The collapse of the UK’s best-known payday lender Wonga has implications for its customers and for the wider short-term credit sector.
Although few will mourn its demise, there is little to cheer for the lender’s existing customers and, with less competition, there is a chance the borrowing costs could rise for others.
Here are some of the key questions answered:
I have a Wonga loan, will this be written off?
Unfortunately for you, the repayments will still have to be made.
Although this will be overseen by the administrators – in the short-term at least – there is no practical difference in the way that these payments are made.
A service will continue for anyone who needs help, and anyone struggling to repay can still get in touch, and could also contact debt charities such as Citizens Advice or StepChange for free advice.
I have made a claim against Wonga. If successful, will I get any compensation?
Wonga has argued that its predicament was, at least in part, the result of a host of legacy claims. Borrowers have claimed that insufficient checks were carried out by the company to ensure that the loan could be repaid.
The majority of these have come through claims management companies.

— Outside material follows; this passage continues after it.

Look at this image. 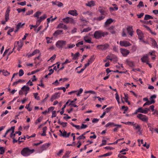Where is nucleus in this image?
Here are the masks:
<instances>
[{"mask_svg": "<svg viewBox=\"0 0 158 158\" xmlns=\"http://www.w3.org/2000/svg\"><path fill=\"white\" fill-rule=\"evenodd\" d=\"M9 111L7 110H6L5 112H3L2 114H1V116L2 117H3L7 113H8Z\"/></svg>", "mask_w": 158, "mask_h": 158, "instance_id": "0e129e2a", "label": "nucleus"}, {"mask_svg": "<svg viewBox=\"0 0 158 158\" xmlns=\"http://www.w3.org/2000/svg\"><path fill=\"white\" fill-rule=\"evenodd\" d=\"M105 15H102V16L98 17L97 18V20L98 21H101L103 19L105 18Z\"/></svg>", "mask_w": 158, "mask_h": 158, "instance_id": "603ef678", "label": "nucleus"}, {"mask_svg": "<svg viewBox=\"0 0 158 158\" xmlns=\"http://www.w3.org/2000/svg\"><path fill=\"white\" fill-rule=\"evenodd\" d=\"M127 31L129 34L131 36L133 35V29L132 26H129L127 28Z\"/></svg>", "mask_w": 158, "mask_h": 158, "instance_id": "4468645a", "label": "nucleus"}, {"mask_svg": "<svg viewBox=\"0 0 158 158\" xmlns=\"http://www.w3.org/2000/svg\"><path fill=\"white\" fill-rule=\"evenodd\" d=\"M94 55L92 56H91L90 58L88 60V62L90 64H91L94 60Z\"/></svg>", "mask_w": 158, "mask_h": 158, "instance_id": "4c0bfd02", "label": "nucleus"}, {"mask_svg": "<svg viewBox=\"0 0 158 158\" xmlns=\"http://www.w3.org/2000/svg\"><path fill=\"white\" fill-rule=\"evenodd\" d=\"M84 42L83 41H82L78 42V43L76 44V46L77 47H79L80 45H82L83 44Z\"/></svg>", "mask_w": 158, "mask_h": 158, "instance_id": "864d4df0", "label": "nucleus"}, {"mask_svg": "<svg viewBox=\"0 0 158 158\" xmlns=\"http://www.w3.org/2000/svg\"><path fill=\"white\" fill-rule=\"evenodd\" d=\"M3 74L5 76H7L10 74V73L6 70H3L2 71Z\"/></svg>", "mask_w": 158, "mask_h": 158, "instance_id": "a18cd8bd", "label": "nucleus"}, {"mask_svg": "<svg viewBox=\"0 0 158 158\" xmlns=\"http://www.w3.org/2000/svg\"><path fill=\"white\" fill-rule=\"evenodd\" d=\"M39 52L40 51L39 50L36 49L35 50H34V51L32 53L30 54H27V56L28 57H30L35 55L37 53H39Z\"/></svg>", "mask_w": 158, "mask_h": 158, "instance_id": "f3484780", "label": "nucleus"}, {"mask_svg": "<svg viewBox=\"0 0 158 158\" xmlns=\"http://www.w3.org/2000/svg\"><path fill=\"white\" fill-rule=\"evenodd\" d=\"M26 139V138H25V136H24V137H19V139H18V142H19V144H20L23 141H20V139H24L25 140Z\"/></svg>", "mask_w": 158, "mask_h": 158, "instance_id": "5fc2aeb1", "label": "nucleus"}, {"mask_svg": "<svg viewBox=\"0 0 158 158\" xmlns=\"http://www.w3.org/2000/svg\"><path fill=\"white\" fill-rule=\"evenodd\" d=\"M153 17L151 16L148 15H145L144 19L145 20H148L150 19H153Z\"/></svg>", "mask_w": 158, "mask_h": 158, "instance_id": "7c9ffc66", "label": "nucleus"}, {"mask_svg": "<svg viewBox=\"0 0 158 158\" xmlns=\"http://www.w3.org/2000/svg\"><path fill=\"white\" fill-rule=\"evenodd\" d=\"M155 102V101L154 100H152L151 101H148L146 102L143 105L144 106L146 105H149L151 104H153Z\"/></svg>", "mask_w": 158, "mask_h": 158, "instance_id": "4be33fe9", "label": "nucleus"}, {"mask_svg": "<svg viewBox=\"0 0 158 158\" xmlns=\"http://www.w3.org/2000/svg\"><path fill=\"white\" fill-rule=\"evenodd\" d=\"M17 3L18 5H20L22 6H23L26 5V2L25 1H24L20 2H18Z\"/></svg>", "mask_w": 158, "mask_h": 158, "instance_id": "e2e57ef3", "label": "nucleus"}, {"mask_svg": "<svg viewBox=\"0 0 158 158\" xmlns=\"http://www.w3.org/2000/svg\"><path fill=\"white\" fill-rule=\"evenodd\" d=\"M135 124L134 126H133L134 129H138L140 128V127L139 125L137 124L136 123H135Z\"/></svg>", "mask_w": 158, "mask_h": 158, "instance_id": "680f3d73", "label": "nucleus"}, {"mask_svg": "<svg viewBox=\"0 0 158 158\" xmlns=\"http://www.w3.org/2000/svg\"><path fill=\"white\" fill-rule=\"evenodd\" d=\"M66 42L64 40H59L56 43V47L58 48H62L63 46L66 45Z\"/></svg>", "mask_w": 158, "mask_h": 158, "instance_id": "7ed1b4c3", "label": "nucleus"}, {"mask_svg": "<svg viewBox=\"0 0 158 158\" xmlns=\"http://www.w3.org/2000/svg\"><path fill=\"white\" fill-rule=\"evenodd\" d=\"M23 46V43L21 41H17L15 42V46L13 49V50L15 48V47H17V49L18 51H19Z\"/></svg>", "mask_w": 158, "mask_h": 158, "instance_id": "423d86ee", "label": "nucleus"}, {"mask_svg": "<svg viewBox=\"0 0 158 158\" xmlns=\"http://www.w3.org/2000/svg\"><path fill=\"white\" fill-rule=\"evenodd\" d=\"M60 132L61 133V135L63 136V137L66 138V134H67V132L64 130V131L62 132V131L61 130H59Z\"/></svg>", "mask_w": 158, "mask_h": 158, "instance_id": "c9c22d12", "label": "nucleus"}, {"mask_svg": "<svg viewBox=\"0 0 158 158\" xmlns=\"http://www.w3.org/2000/svg\"><path fill=\"white\" fill-rule=\"evenodd\" d=\"M17 11H18L19 13H20L21 12H24L26 11V9L25 8H24L23 9L21 8H18L17 9Z\"/></svg>", "mask_w": 158, "mask_h": 158, "instance_id": "de8ad7c7", "label": "nucleus"}, {"mask_svg": "<svg viewBox=\"0 0 158 158\" xmlns=\"http://www.w3.org/2000/svg\"><path fill=\"white\" fill-rule=\"evenodd\" d=\"M98 10L102 15H106L107 14L106 11L104 10L103 7L99 6L98 8Z\"/></svg>", "mask_w": 158, "mask_h": 158, "instance_id": "ddd939ff", "label": "nucleus"}, {"mask_svg": "<svg viewBox=\"0 0 158 158\" xmlns=\"http://www.w3.org/2000/svg\"><path fill=\"white\" fill-rule=\"evenodd\" d=\"M58 94L57 93H55V94L52 96L51 98V101L53 102L54 100L57 98L58 97Z\"/></svg>", "mask_w": 158, "mask_h": 158, "instance_id": "393cba45", "label": "nucleus"}, {"mask_svg": "<svg viewBox=\"0 0 158 158\" xmlns=\"http://www.w3.org/2000/svg\"><path fill=\"white\" fill-rule=\"evenodd\" d=\"M95 5V2L93 1H91L87 3H86L85 5L87 6L91 7L94 6Z\"/></svg>", "mask_w": 158, "mask_h": 158, "instance_id": "6ab92c4d", "label": "nucleus"}, {"mask_svg": "<svg viewBox=\"0 0 158 158\" xmlns=\"http://www.w3.org/2000/svg\"><path fill=\"white\" fill-rule=\"evenodd\" d=\"M155 52H156L155 51H152L150 52L148 54V55H150L151 56H153L152 57V60H154L155 58V56H156V55H155Z\"/></svg>", "mask_w": 158, "mask_h": 158, "instance_id": "412c9836", "label": "nucleus"}, {"mask_svg": "<svg viewBox=\"0 0 158 158\" xmlns=\"http://www.w3.org/2000/svg\"><path fill=\"white\" fill-rule=\"evenodd\" d=\"M83 91V89L82 88H80L79 90L78 91L77 95V96H79L81 94Z\"/></svg>", "mask_w": 158, "mask_h": 158, "instance_id": "6e6d98bb", "label": "nucleus"}, {"mask_svg": "<svg viewBox=\"0 0 158 158\" xmlns=\"http://www.w3.org/2000/svg\"><path fill=\"white\" fill-rule=\"evenodd\" d=\"M141 22H143V21H142L141 20ZM143 22L144 23H145V24H150L151 25L152 24V23H153V22L152 21H151V20H150L149 21H144V22Z\"/></svg>", "mask_w": 158, "mask_h": 158, "instance_id": "13d9d810", "label": "nucleus"}, {"mask_svg": "<svg viewBox=\"0 0 158 158\" xmlns=\"http://www.w3.org/2000/svg\"><path fill=\"white\" fill-rule=\"evenodd\" d=\"M25 25V23H23V24L21 23H19L16 26V28L17 29H19L20 27H22L23 26Z\"/></svg>", "mask_w": 158, "mask_h": 158, "instance_id": "58836bf2", "label": "nucleus"}, {"mask_svg": "<svg viewBox=\"0 0 158 158\" xmlns=\"http://www.w3.org/2000/svg\"><path fill=\"white\" fill-rule=\"evenodd\" d=\"M34 151V149H30L28 147L25 148L21 151V154L24 156H27L32 153Z\"/></svg>", "mask_w": 158, "mask_h": 158, "instance_id": "f03ea898", "label": "nucleus"}, {"mask_svg": "<svg viewBox=\"0 0 158 158\" xmlns=\"http://www.w3.org/2000/svg\"><path fill=\"white\" fill-rule=\"evenodd\" d=\"M70 124H71V125H72L73 126V127H76V129H81V127H80V126L79 125H75L72 122H71L70 123Z\"/></svg>", "mask_w": 158, "mask_h": 158, "instance_id": "37998d69", "label": "nucleus"}, {"mask_svg": "<svg viewBox=\"0 0 158 158\" xmlns=\"http://www.w3.org/2000/svg\"><path fill=\"white\" fill-rule=\"evenodd\" d=\"M70 153L69 151L66 152L65 155L63 156L62 158H68L69 157V155Z\"/></svg>", "mask_w": 158, "mask_h": 158, "instance_id": "ea45409f", "label": "nucleus"}, {"mask_svg": "<svg viewBox=\"0 0 158 158\" xmlns=\"http://www.w3.org/2000/svg\"><path fill=\"white\" fill-rule=\"evenodd\" d=\"M0 154H3L5 152V148L3 147H0Z\"/></svg>", "mask_w": 158, "mask_h": 158, "instance_id": "c03bdc74", "label": "nucleus"}, {"mask_svg": "<svg viewBox=\"0 0 158 158\" xmlns=\"http://www.w3.org/2000/svg\"><path fill=\"white\" fill-rule=\"evenodd\" d=\"M126 62L127 64L131 67H133L134 66V64L133 62L127 60Z\"/></svg>", "mask_w": 158, "mask_h": 158, "instance_id": "c756f323", "label": "nucleus"}, {"mask_svg": "<svg viewBox=\"0 0 158 158\" xmlns=\"http://www.w3.org/2000/svg\"><path fill=\"white\" fill-rule=\"evenodd\" d=\"M40 24L36 21V24L35 25H30V26L33 27V28H36Z\"/></svg>", "mask_w": 158, "mask_h": 158, "instance_id": "8fccbe9b", "label": "nucleus"}, {"mask_svg": "<svg viewBox=\"0 0 158 158\" xmlns=\"http://www.w3.org/2000/svg\"><path fill=\"white\" fill-rule=\"evenodd\" d=\"M122 109L124 111H126L128 109V107L127 106H124L122 107Z\"/></svg>", "mask_w": 158, "mask_h": 158, "instance_id": "69168bd1", "label": "nucleus"}, {"mask_svg": "<svg viewBox=\"0 0 158 158\" xmlns=\"http://www.w3.org/2000/svg\"><path fill=\"white\" fill-rule=\"evenodd\" d=\"M85 138V136H84L83 134L77 138V139L81 140L82 139H84Z\"/></svg>", "mask_w": 158, "mask_h": 158, "instance_id": "3c124183", "label": "nucleus"}, {"mask_svg": "<svg viewBox=\"0 0 158 158\" xmlns=\"http://www.w3.org/2000/svg\"><path fill=\"white\" fill-rule=\"evenodd\" d=\"M33 11L31 10L27 12L26 13V15H29L32 14L33 13Z\"/></svg>", "mask_w": 158, "mask_h": 158, "instance_id": "338daca9", "label": "nucleus"}, {"mask_svg": "<svg viewBox=\"0 0 158 158\" xmlns=\"http://www.w3.org/2000/svg\"><path fill=\"white\" fill-rule=\"evenodd\" d=\"M115 95H116V97H115L116 99V100L117 101V102H118V103H119V95L117 93H116Z\"/></svg>", "mask_w": 158, "mask_h": 158, "instance_id": "bf43d9fd", "label": "nucleus"}, {"mask_svg": "<svg viewBox=\"0 0 158 158\" xmlns=\"http://www.w3.org/2000/svg\"><path fill=\"white\" fill-rule=\"evenodd\" d=\"M62 32V30H58L55 31V32L53 33V35L54 36L56 37L58 35L63 34Z\"/></svg>", "mask_w": 158, "mask_h": 158, "instance_id": "a211bd4d", "label": "nucleus"}, {"mask_svg": "<svg viewBox=\"0 0 158 158\" xmlns=\"http://www.w3.org/2000/svg\"><path fill=\"white\" fill-rule=\"evenodd\" d=\"M33 94L34 95V96L35 99H37L38 100H40V97L39 96H38V95L39 94L38 93H34Z\"/></svg>", "mask_w": 158, "mask_h": 158, "instance_id": "79ce46f5", "label": "nucleus"}, {"mask_svg": "<svg viewBox=\"0 0 158 158\" xmlns=\"http://www.w3.org/2000/svg\"><path fill=\"white\" fill-rule=\"evenodd\" d=\"M119 44L121 46L125 47H128L131 45L129 42L125 40L120 41Z\"/></svg>", "mask_w": 158, "mask_h": 158, "instance_id": "6e6552de", "label": "nucleus"}, {"mask_svg": "<svg viewBox=\"0 0 158 158\" xmlns=\"http://www.w3.org/2000/svg\"><path fill=\"white\" fill-rule=\"evenodd\" d=\"M10 11V8L8 7L7 9L6 10L5 13V18L6 21H2V24H5L6 23V22H7L9 19Z\"/></svg>", "mask_w": 158, "mask_h": 158, "instance_id": "39448f33", "label": "nucleus"}, {"mask_svg": "<svg viewBox=\"0 0 158 158\" xmlns=\"http://www.w3.org/2000/svg\"><path fill=\"white\" fill-rule=\"evenodd\" d=\"M120 50L121 53L124 56H127L130 53L129 50L121 48Z\"/></svg>", "mask_w": 158, "mask_h": 158, "instance_id": "f8f14e48", "label": "nucleus"}, {"mask_svg": "<svg viewBox=\"0 0 158 158\" xmlns=\"http://www.w3.org/2000/svg\"><path fill=\"white\" fill-rule=\"evenodd\" d=\"M84 39L86 43L92 44L93 43L91 41V39L88 38V36H85L84 37Z\"/></svg>", "mask_w": 158, "mask_h": 158, "instance_id": "b1692460", "label": "nucleus"}, {"mask_svg": "<svg viewBox=\"0 0 158 158\" xmlns=\"http://www.w3.org/2000/svg\"><path fill=\"white\" fill-rule=\"evenodd\" d=\"M122 123L128 125H131L133 126H134V125H135L134 122H122Z\"/></svg>", "mask_w": 158, "mask_h": 158, "instance_id": "473e14b6", "label": "nucleus"}, {"mask_svg": "<svg viewBox=\"0 0 158 158\" xmlns=\"http://www.w3.org/2000/svg\"><path fill=\"white\" fill-rule=\"evenodd\" d=\"M111 125H114V123L109 122L106 124V125H105V127H108L110 126H111Z\"/></svg>", "mask_w": 158, "mask_h": 158, "instance_id": "774afa93", "label": "nucleus"}, {"mask_svg": "<svg viewBox=\"0 0 158 158\" xmlns=\"http://www.w3.org/2000/svg\"><path fill=\"white\" fill-rule=\"evenodd\" d=\"M152 45L154 48H158V46L157 43L155 40H153L152 41Z\"/></svg>", "mask_w": 158, "mask_h": 158, "instance_id": "e433bc0d", "label": "nucleus"}, {"mask_svg": "<svg viewBox=\"0 0 158 158\" xmlns=\"http://www.w3.org/2000/svg\"><path fill=\"white\" fill-rule=\"evenodd\" d=\"M113 22V20L112 19H109L107 20V21L105 23V25L107 26L110 23H111Z\"/></svg>", "mask_w": 158, "mask_h": 158, "instance_id": "cd10ccee", "label": "nucleus"}, {"mask_svg": "<svg viewBox=\"0 0 158 158\" xmlns=\"http://www.w3.org/2000/svg\"><path fill=\"white\" fill-rule=\"evenodd\" d=\"M47 130V127H45L43 128V133L41 134V135L43 136H45L46 135V133Z\"/></svg>", "mask_w": 158, "mask_h": 158, "instance_id": "f704fd0d", "label": "nucleus"}, {"mask_svg": "<svg viewBox=\"0 0 158 158\" xmlns=\"http://www.w3.org/2000/svg\"><path fill=\"white\" fill-rule=\"evenodd\" d=\"M47 18V15L46 14L44 15L43 16H41L40 18H39L36 21L40 24L41 22L44 19H45Z\"/></svg>", "mask_w": 158, "mask_h": 158, "instance_id": "2eb2a0df", "label": "nucleus"}, {"mask_svg": "<svg viewBox=\"0 0 158 158\" xmlns=\"http://www.w3.org/2000/svg\"><path fill=\"white\" fill-rule=\"evenodd\" d=\"M116 127L114 128L113 129V131L114 132H116L121 127V126L120 125L117 124V126H115Z\"/></svg>", "mask_w": 158, "mask_h": 158, "instance_id": "49530a36", "label": "nucleus"}, {"mask_svg": "<svg viewBox=\"0 0 158 158\" xmlns=\"http://www.w3.org/2000/svg\"><path fill=\"white\" fill-rule=\"evenodd\" d=\"M108 29L112 34H115L116 31L114 27L111 26Z\"/></svg>", "mask_w": 158, "mask_h": 158, "instance_id": "5701e85b", "label": "nucleus"}, {"mask_svg": "<svg viewBox=\"0 0 158 158\" xmlns=\"http://www.w3.org/2000/svg\"><path fill=\"white\" fill-rule=\"evenodd\" d=\"M109 46L107 44H106L104 45H99L97 47V48L102 50H105L107 49Z\"/></svg>", "mask_w": 158, "mask_h": 158, "instance_id": "0eeeda50", "label": "nucleus"}, {"mask_svg": "<svg viewBox=\"0 0 158 158\" xmlns=\"http://www.w3.org/2000/svg\"><path fill=\"white\" fill-rule=\"evenodd\" d=\"M91 30V28L90 27H88L84 28L82 31L81 33L84 32H88Z\"/></svg>", "mask_w": 158, "mask_h": 158, "instance_id": "2f4dec72", "label": "nucleus"}, {"mask_svg": "<svg viewBox=\"0 0 158 158\" xmlns=\"http://www.w3.org/2000/svg\"><path fill=\"white\" fill-rule=\"evenodd\" d=\"M49 145L48 143H45L43 144L40 148V149L38 150L39 153H41L44 150H46L48 147Z\"/></svg>", "mask_w": 158, "mask_h": 158, "instance_id": "1a4fd4ad", "label": "nucleus"}, {"mask_svg": "<svg viewBox=\"0 0 158 158\" xmlns=\"http://www.w3.org/2000/svg\"><path fill=\"white\" fill-rule=\"evenodd\" d=\"M63 22L65 23H73L74 22L73 19L70 17H67L62 19Z\"/></svg>", "mask_w": 158, "mask_h": 158, "instance_id": "9b49d317", "label": "nucleus"}, {"mask_svg": "<svg viewBox=\"0 0 158 158\" xmlns=\"http://www.w3.org/2000/svg\"><path fill=\"white\" fill-rule=\"evenodd\" d=\"M137 117L142 121L145 122H147L148 119L147 116L141 114H138L137 116Z\"/></svg>", "mask_w": 158, "mask_h": 158, "instance_id": "20e7f679", "label": "nucleus"}, {"mask_svg": "<svg viewBox=\"0 0 158 158\" xmlns=\"http://www.w3.org/2000/svg\"><path fill=\"white\" fill-rule=\"evenodd\" d=\"M108 35V33L107 32H103L101 30H98L95 31L94 34V37L96 39H99L102 37H104L106 35Z\"/></svg>", "mask_w": 158, "mask_h": 158, "instance_id": "f257e3e1", "label": "nucleus"}, {"mask_svg": "<svg viewBox=\"0 0 158 158\" xmlns=\"http://www.w3.org/2000/svg\"><path fill=\"white\" fill-rule=\"evenodd\" d=\"M142 61L143 62H146L148 61V55H146L144 56L141 58Z\"/></svg>", "mask_w": 158, "mask_h": 158, "instance_id": "aec40b11", "label": "nucleus"}, {"mask_svg": "<svg viewBox=\"0 0 158 158\" xmlns=\"http://www.w3.org/2000/svg\"><path fill=\"white\" fill-rule=\"evenodd\" d=\"M24 73V71L22 69H20L19 70V76L20 77H21L22 76Z\"/></svg>", "mask_w": 158, "mask_h": 158, "instance_id": "09e8293b", "label": "nucleus"}, {"mask_svg": "<svg viewBox=\"0 0 158 158\" xmlns=\"http://www.w3.org/2000/svg\"><path fill=\"white\" fill-rule=\"evenodd\" d=\"M68 14L74 16H77L78 15V13L77 12V10H69L68 12Z\"/></svg>", "mask_w": 158, "mask_h": 158, "instance_id": "dca6fc26", "label": "nucleus"}, {"mask_svg": "<svg viewBox=\"0 0 158 158\" xmlns=\"http://www.w3.org/2000/svg\"><path fill=\"white\" fill-rule=\"evenodd\" d=\"M138 113L146 114H147V111L146 110H145L142 107H139L135 110V112L133 114H136Z\"/></svg>", "mask_w": 158, "mask_h": 158, "instance_id": "9d476101", "label": "nucleus"}, {"mask_svg": "<svg viewBox=\"0 0 158 158\" xmlns=\"http://www.w3.org/2000/svg\"><path fill=\"white\" fill-rule=\"evenodd\" d=\"M42 13V12L40 11H37L34 14V16L35 17H36L37 19L39 18V16H40Z\"/></svg>", "mask_w": 158, "mask_h": 158, "instance_id": "bb28decb", "label": "nucleus"}, {"mask_svg": "<svg viewBox=\"0 0 158 158\" xmlns=\"http://www.w3.org/2000/svg\"><path fill=\"white\" fill-rule=\"evenodd\" d=\"M15 129V127L14 126L12 127L9 130H10V131H12V132L11 133L10 135V137L11 138L13 139V133L14 132V130Z\"/></svg>", "mask_w": 158, "mask_h": 158, "instance_id": "a878e982", "label": "nucleus"}, {"mask_svg": "<svg viewBox=\"0 0 158 158\" xmlns=\"http://www.w3.org/2000/svg\"><path fill=\"white\" fill-rule=\"evenodd\" d=\"M72 56H73V59L76 60L78 59V57L79 55V53L78 52H77L74 55H73V53H72Z\"/></svg>", "mask_w": 158, "mask_h": 158, "instance_id": "c85d7f7f", "label": "nucleus"}, {"mask_svg": "<svg viewBox=\"0 0 158 158\" xmlns=\"http://www.w3.org/2000/svg\"><path fill=\"white\" fill-rule=\"evenodd\" d=\"M54 107L53 106H51L49 108L48 110V113H49L51 111L54 110Z\"/></svg>", "mask_w": 158, "mask_h": 158, "instance_id": "4d7b16f0", "label": "nucleus"}, {"mask_svg": "<svg viewBox=\"0 0 158 158\" xmlns=\"http://www.w3.org/2000/svg\"><path fill=\"white\" fill-rule=\"evenodd\" d=\"M64 24L63 23H60L57 27V28H62Z\"/></svg>", "mask_w": 158, "mask_h": 158, "instance_id": "052dcab7", "label": "nucleus"}, {"mask_svg": "<svg viewBox=\"0 0 158 158\" xmlns=\"http://www.w3.org/2000/svg\"><path fill=\"white\" fill-rule=\"evenodd\" d=\"M128 150V149L127 148H126L124 149H122L120 152V153H122L121 154L126 155V152H124L127 151Z\"/></svg>", "mask_w": 158, "mask_h": 158, "instance_id": "a19ab883", "label": "nucleus"}, {"mask_svg": "<svg viewBox=\"0 0 158 158\" xmlns=\"http://www.w3.org/2000/svg\"><path fill=\"white\" fill-rule=\"evenodd\" d=\"M22 89L23 90H24L26 91H28L29 90L30 88L28 86L24 85L23 87H22Z\"/></svg>", "mask_w": 158, "mask_h": 158, "instance_id": "72a5a7b5", "label": "nucleus"}]
</instances>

There is now much less of a chance of getting a payout, if a complaint is upheld.
Compensation payments will be on the list of payments that could be made if and when Wonga’s assets are sold. However, they are not at the front of the queue.
As with any administration, secured creditors such as banks are the first to be paid from the funds of any sell-off, before unsecured creditors such as customers owed redress.
However, if a complaint has already been upheld and compensation agreed but not yet paid, then these cases are likely to be a priority.
Can we expect more short-term lenders to collapse?
Wonga might not be the last payday lender to collapse, and it is certainly not the first.
Cash Genie went into liquidation after it was admonished by the City watchdog, the Financial Conduct Authority, for a series of “unfair” fees and interest levies.
The regulator ordered the company to pay compensation to more than 92,000 specific customers – a process which is still open if any of those customers have yet to be paid.
Edinburgh-based Cheque Centre, which was once the second largest High Street payday lender, agreed to withdraw from the payday loans market in 2014 and went into administration after pressure from regulators.
Who borrows money in this way, and how much?
The average age borrower of a high-cost short-term loans is 35, according to research by the FCA.
High-cost short-term loans include the classic 30-day loans, but also the longer, and newer, three-month loans. In 2016, payday customers typically had nearly three of these loans, although one in 10 had taken out 12 or more.
There are more men (62%) than women who have these debts.
Their average income is £20,400, compared with a national average of £26,370.
The majority (76%) had no savings to fall back on. Of the remainder, the typical amount set aside was £177.
This is a problem as 68% of these consumers were struggling to pay their bills, and they had average debts, excluding mortgages, of £4,700.